A light one on the data docket to wrap up the week in Europe

The market continues to chop around on the week, trying to balance out economic risks and dovish tapers from major central banks for the most part.

Risk trades are breathing a little easier going into European trading, with the dollar a touch lower across the board except against the yen.

10-year Treasury yields are back up to 1.31% and that is keeping yen pairs a little higher but the bond market continues to reflect more indecision more than anything else.

The market is looking for a steady hand to guide it through this ruffled period but the Fed isn't really helping as they are reaffirming taper expectations despite the present number of risk factors that are in play at the moment:

Choppy

The push and pull is likely to continue through to the weekend but dip buyers in equities may feel a bit more comfortable to step back in after having seen consecutive loss days - which haven't quite been a norm as of late especially for US stocks.

0600 GMT - Germany August final CPI figures

The preliminary report can be found here. The final readings should just reaffirm strong annual inflation in Germany but owing much to base effects amid the VAT reduction that took place in 2H 2020.

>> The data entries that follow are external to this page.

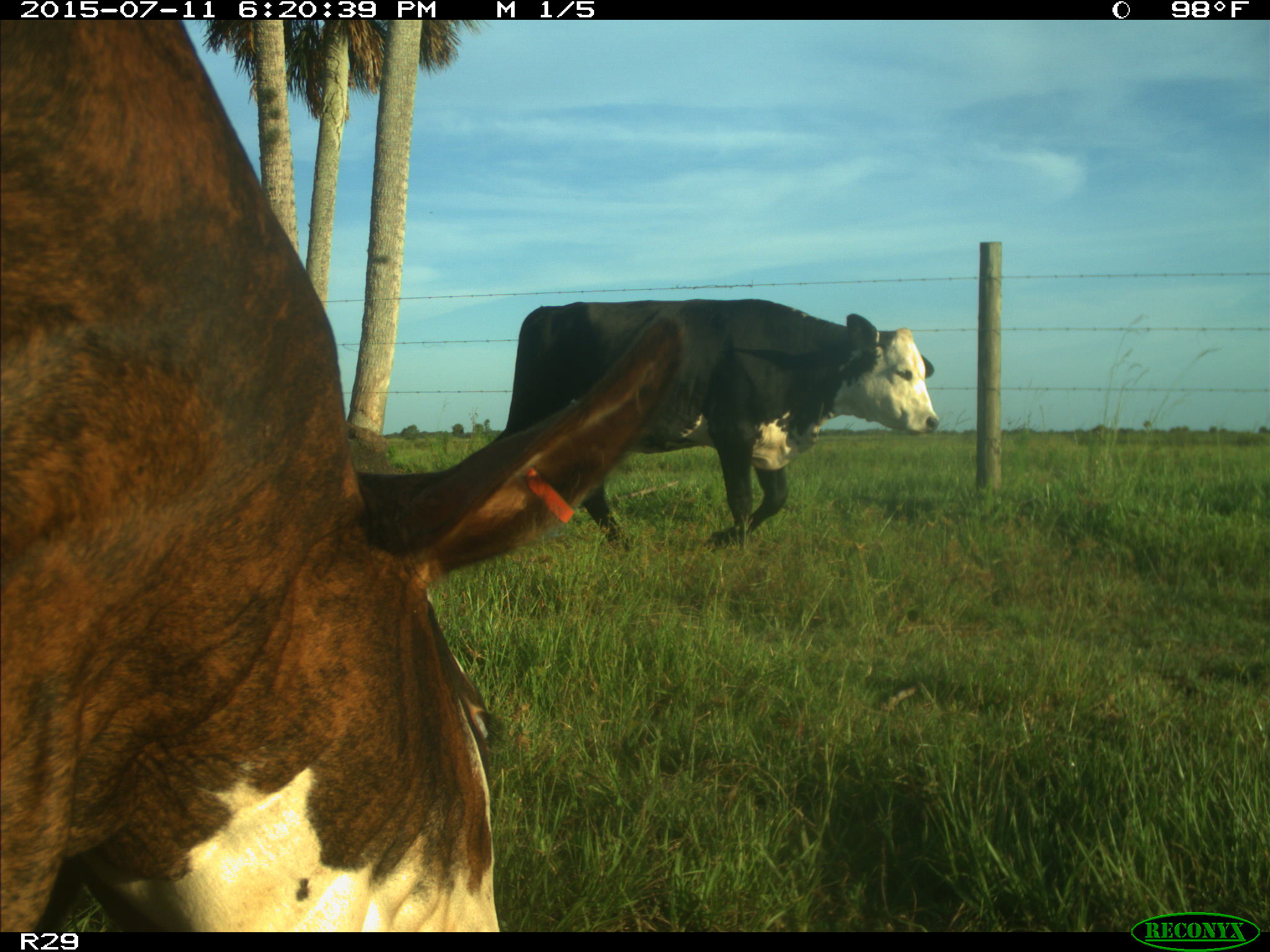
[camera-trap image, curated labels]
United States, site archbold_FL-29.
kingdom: Animalia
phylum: Chordata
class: Mammalia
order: Artiodactyla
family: Bovidae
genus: Bos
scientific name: Bos taurus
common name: domestic cow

0600 GMT - UK July monthly GDP data

Prior release can be found here. The UK economy is expected to grow slightly in July but the overall expansion should be more modest as compared to June. Overall economic conditions are still holding up for the most part but growth expectations have certainly peaked in the UK after the summer and the report here is likely to reaffirm that.

That's all for the session ahead. I wish you all the best of days to come and good luck with your trading! Stay safe out there.